Provocation et répression
Une vaste campagne de répression policière a été lancée dans le pays, comme il n’en a pas été vu dans le pays depuis longtemps. Le caractère spontané des manifestations et l’absence de direction, d’organisation ou de revendications claires les ont rendues vulnérables aux éléments provocateurs infiltrés. Cette faiblesse a été pleinement exploitée par le régime qui a mobilisé tous ses provocateurs pour faire dérailler le mouvement vers des revendications nationalistes et réactionnaires. Alors qu’une manifestation commençait à rassembler plusieurs milliers de personnes au cœur de Belgrade, un petit groupe de hooligans et de fascistes (et parmi eux un député) ont attaqué l’Assemblée nationale en chantant des slogans nationalistes et racistes, avant d’être escortés par la police. Peu de temps après, à l’approche de la police anti-émeute et de la gendarmerie, des hooligans leur ont lancé des pierres et des feux d’artifice. Cela a transformé la manifestation en émeute et a fourni à la police toutes les excuses dont elle avait besoin pour réprimer.

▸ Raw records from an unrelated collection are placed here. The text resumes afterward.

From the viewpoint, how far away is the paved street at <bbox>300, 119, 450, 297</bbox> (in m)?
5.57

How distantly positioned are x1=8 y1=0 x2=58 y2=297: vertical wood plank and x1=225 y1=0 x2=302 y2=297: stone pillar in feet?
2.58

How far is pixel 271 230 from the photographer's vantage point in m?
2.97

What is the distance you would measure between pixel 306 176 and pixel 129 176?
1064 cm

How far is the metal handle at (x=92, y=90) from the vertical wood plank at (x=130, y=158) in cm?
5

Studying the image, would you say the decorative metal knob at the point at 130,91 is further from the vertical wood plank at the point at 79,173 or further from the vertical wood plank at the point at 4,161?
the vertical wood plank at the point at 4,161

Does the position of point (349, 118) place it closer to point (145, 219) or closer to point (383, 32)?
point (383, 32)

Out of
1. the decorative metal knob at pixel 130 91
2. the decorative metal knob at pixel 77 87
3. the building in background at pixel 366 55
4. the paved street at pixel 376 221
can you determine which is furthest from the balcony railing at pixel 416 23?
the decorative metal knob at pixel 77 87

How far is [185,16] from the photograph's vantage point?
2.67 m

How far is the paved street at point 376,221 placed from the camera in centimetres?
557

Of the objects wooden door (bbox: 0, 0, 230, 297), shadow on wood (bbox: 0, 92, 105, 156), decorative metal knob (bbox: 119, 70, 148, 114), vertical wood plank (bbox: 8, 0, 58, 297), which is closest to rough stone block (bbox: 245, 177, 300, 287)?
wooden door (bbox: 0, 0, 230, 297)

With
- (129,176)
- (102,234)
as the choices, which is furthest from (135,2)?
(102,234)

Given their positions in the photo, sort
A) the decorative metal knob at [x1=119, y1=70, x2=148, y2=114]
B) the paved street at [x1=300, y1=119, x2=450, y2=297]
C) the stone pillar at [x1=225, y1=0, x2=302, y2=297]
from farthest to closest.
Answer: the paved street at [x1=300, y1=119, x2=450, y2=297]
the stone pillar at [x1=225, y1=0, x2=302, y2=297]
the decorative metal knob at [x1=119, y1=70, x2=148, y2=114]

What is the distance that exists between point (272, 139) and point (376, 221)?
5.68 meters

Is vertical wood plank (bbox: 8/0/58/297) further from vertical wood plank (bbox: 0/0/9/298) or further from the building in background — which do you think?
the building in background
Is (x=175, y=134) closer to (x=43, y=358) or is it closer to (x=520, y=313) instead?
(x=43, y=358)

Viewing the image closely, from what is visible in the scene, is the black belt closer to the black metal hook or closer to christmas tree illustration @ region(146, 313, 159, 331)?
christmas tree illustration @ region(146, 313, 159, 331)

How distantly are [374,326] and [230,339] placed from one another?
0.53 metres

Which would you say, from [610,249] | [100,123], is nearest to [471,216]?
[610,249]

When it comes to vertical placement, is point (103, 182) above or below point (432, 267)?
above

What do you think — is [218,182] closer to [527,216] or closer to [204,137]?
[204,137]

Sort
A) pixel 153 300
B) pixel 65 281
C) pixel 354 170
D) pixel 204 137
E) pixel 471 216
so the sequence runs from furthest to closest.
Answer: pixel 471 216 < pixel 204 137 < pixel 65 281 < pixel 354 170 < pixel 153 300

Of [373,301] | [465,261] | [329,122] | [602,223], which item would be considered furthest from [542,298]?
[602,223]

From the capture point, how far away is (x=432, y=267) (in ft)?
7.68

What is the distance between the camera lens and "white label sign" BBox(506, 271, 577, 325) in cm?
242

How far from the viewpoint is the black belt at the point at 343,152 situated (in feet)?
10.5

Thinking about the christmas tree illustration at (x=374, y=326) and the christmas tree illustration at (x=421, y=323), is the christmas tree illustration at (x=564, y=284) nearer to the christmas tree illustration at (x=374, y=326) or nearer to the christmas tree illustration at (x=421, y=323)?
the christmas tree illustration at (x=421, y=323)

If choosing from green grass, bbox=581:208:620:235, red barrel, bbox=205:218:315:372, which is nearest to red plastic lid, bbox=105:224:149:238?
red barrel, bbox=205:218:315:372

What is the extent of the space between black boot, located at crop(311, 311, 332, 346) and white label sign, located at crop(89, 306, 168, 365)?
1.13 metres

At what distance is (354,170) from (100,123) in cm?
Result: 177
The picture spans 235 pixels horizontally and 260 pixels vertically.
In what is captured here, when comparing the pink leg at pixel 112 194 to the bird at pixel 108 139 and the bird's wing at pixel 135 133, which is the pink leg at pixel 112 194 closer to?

Jamais on n’avait vu en Serbie un tel niveau de répression sur une petite manifestation. Policiers anti-émeutes, chiens d’attaque, cavalerie, véhicules blindés avec lanceurs de gaz lacrymogène et bombes de désencerclement : une véritable campagne de terreur a été lancée par le gouvernement à l’échelle de toute la Serbie. Un tel degré de répression montre que le gouvernement est bien moins confiant dans sa popularité et dans sa capacité à contrôler les masses qu’il ne le prétend.
La combinaison de la répression et du détournement des manifestations par l’extrême droite a fait baisser brutalement le nombre de manifestants. Le 11 juillet, la manifestation à Belgrade ne réunissait plus qu’un petit millier de personnes, haranguées par un prêtre orthodoxe agitant une icône et hurlant des slogans nationalistes dans un haut-parleur. Cela ne signifie pas que la colère des masses est retombée, ni que les nationalistes expriment les véritables préoccupations des masses. La majorité des personnes interrogées sur les raisons pour lesquelles elles ne participaient plus aux manifestations répondaient en effet que leur retrait était causé par la « récupération des manifestations par la droite ». L’échec du mouvement à empêcher cette récupération démontre en fait l’impossibilité de gagner en limitant le mouvement à des manifestations.
La classe ouvrière doit rentrer dans l’arène avec ses propres armes et ses propres revendications. Il faut dès maintenant une grève générale dans les secteurs non essentiels de l’économie afin d’éviter la propagation de l’épidémie sur les lieux de travail et dans les transports publics. Ce moyen d’action protégerait les travailleurs et frapperait le régime Vučić plus durement que n’importe quelle explosion spontanée de manifestations. La classe ouvrière a la capacité de se placer au premier plan d’un tel mouvement. Elle l’a prouvé à de nombreuses reprises au cours de l’histoire et elle le prouvera encore à l’avenir, dans la lutte contre un système qui sacrifie la santé publique aux profits de la bourgeoisie.